Déroute

Marie-France Giraudon.
Installation photo-vidéo-topo-graphique mono-canal, 1991-1997. / One-channel photo-video-topo-graphic installation, 1991-1997.

Cette installation propose une réflexion sur ce qui se trame dans le temps entre le voyage rêvé à travers les cartes topographiques, l’expérience vécue sur le terrain, les traces rapportées du périple (des photographies, un journal) et la mémoire. Le projet a pour origine une performance véhiculaire : le tour de l’île de Terre-Neuve en auto-stop et à pied, principalement à travers des zones de toundra désertiques et sauvages.
Une série de photographies s’est progressivement constituée en route, captant la perception véhiculaire des paysages traversés. Le journal a complété ce balisage photographique, apportant un point de vue plus personnel et subjectif sur l’expérience.


Deux installations vidéo entrent en resonance : “Déroute” de Marie-France Giraudon dialogue avec “Sein arpentée – Cardinale vidéo” d’Emmanuel Avenel.
Document sur l’exposition, 5 min 10 (extrait, 4 min 20). / Documentation about exhibition, 5 min 10 (excerpt, 4 min 20).

DISPOSITIF D'INSTALLATION

L’œuvre se construit entre la photo, la vidéo, l’écriture, la narration et les cartes topographiques du territoire arpenté.

Dans la vidéo, les photos, les pages du carnet de bord et les noms de pointes relevés tout autour de l’île entraînent le spectateur sur la voie des traces, pas à pas, mot à mot. Les textes lus en voix-off tissent des liens narratifs entre ces différents éléments, donnant vie à ce collage d’images et d’écriture. Ils nous transportent dans un univers fictionnel à travers un récit déconstruit.

Des fragments de cartes topographiques du littoral terre-neuvien viennent compléter le dispositif et l’enrichir formellement. Ils contextualisent la vidéo géographiquement et historiquement, à travers les nombreux noms de pointes relevés sur le littoral :
Pointe enragée, Long point, Sand point, Rocky point, Point au mal, Pointe riche, Seal point, Ha Ha point, Loup marin point, Malouine point, Bread ans butter point, Keland’s eye point, Salvage point, Portugal cove point, Famine Point, Langue de cerf point, Point de l’anse à la gazelle, Pointe de savoyard, Rose blanche point, etc.
Ces points limites entre la terre et la mer qui marquent la fin d’un espace et le début d’un autre, ces points de repères le long de la ligne côtière qui scandent le fil de l’histoire de l’île, sollicitent notre imaginaire et nous font voyager par l’esprit. L’histoire d’un territoire vient s’incruster dans l’histoire personnelle.

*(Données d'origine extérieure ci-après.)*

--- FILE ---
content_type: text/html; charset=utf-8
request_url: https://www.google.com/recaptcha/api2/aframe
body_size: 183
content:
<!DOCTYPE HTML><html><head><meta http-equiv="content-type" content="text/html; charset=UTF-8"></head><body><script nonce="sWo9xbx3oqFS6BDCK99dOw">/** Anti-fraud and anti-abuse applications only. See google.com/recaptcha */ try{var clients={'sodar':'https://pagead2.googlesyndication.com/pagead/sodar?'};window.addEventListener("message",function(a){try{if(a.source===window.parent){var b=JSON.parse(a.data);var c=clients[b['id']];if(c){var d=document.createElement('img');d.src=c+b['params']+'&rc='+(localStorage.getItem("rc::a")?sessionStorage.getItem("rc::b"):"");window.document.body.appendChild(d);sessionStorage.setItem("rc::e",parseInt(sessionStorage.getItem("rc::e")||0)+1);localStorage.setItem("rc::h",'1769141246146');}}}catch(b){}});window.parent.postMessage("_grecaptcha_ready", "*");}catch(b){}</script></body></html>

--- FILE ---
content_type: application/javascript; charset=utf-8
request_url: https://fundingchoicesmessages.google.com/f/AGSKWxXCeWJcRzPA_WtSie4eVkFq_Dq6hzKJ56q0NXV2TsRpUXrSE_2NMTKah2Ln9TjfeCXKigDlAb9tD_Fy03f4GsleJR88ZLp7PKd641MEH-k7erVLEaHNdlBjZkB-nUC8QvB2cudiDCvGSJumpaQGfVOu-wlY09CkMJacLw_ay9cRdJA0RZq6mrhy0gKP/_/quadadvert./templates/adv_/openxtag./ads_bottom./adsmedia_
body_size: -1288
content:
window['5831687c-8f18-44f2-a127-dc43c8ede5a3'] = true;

Les noms de pointes et le tracer côtiers dévoilent d’autres points de vue et d’autres perspectives sur le voyage.

Les composantes de l’installation ne sont jamais synchrones, laissant au spectateur la liberté de construire son propre voyage, entre ces repères visuels et sonores et sa mémoire personnelle. L’interaction aléatoire mise en œuvre brouille les pistes, le chemin à suivre, la trajectoire, le sens. Elle désordonne la fuite, égare le regardeur pour mieux ouvrir le champ à son imaginaire. Pour se rendre d’un point à un autre, pour cheminer d’un élément à l’autre, il n’y a pas de route toute tracée. Se dérouter des voies à suivre, c’est se donner la chance d’inventer sa propre voie.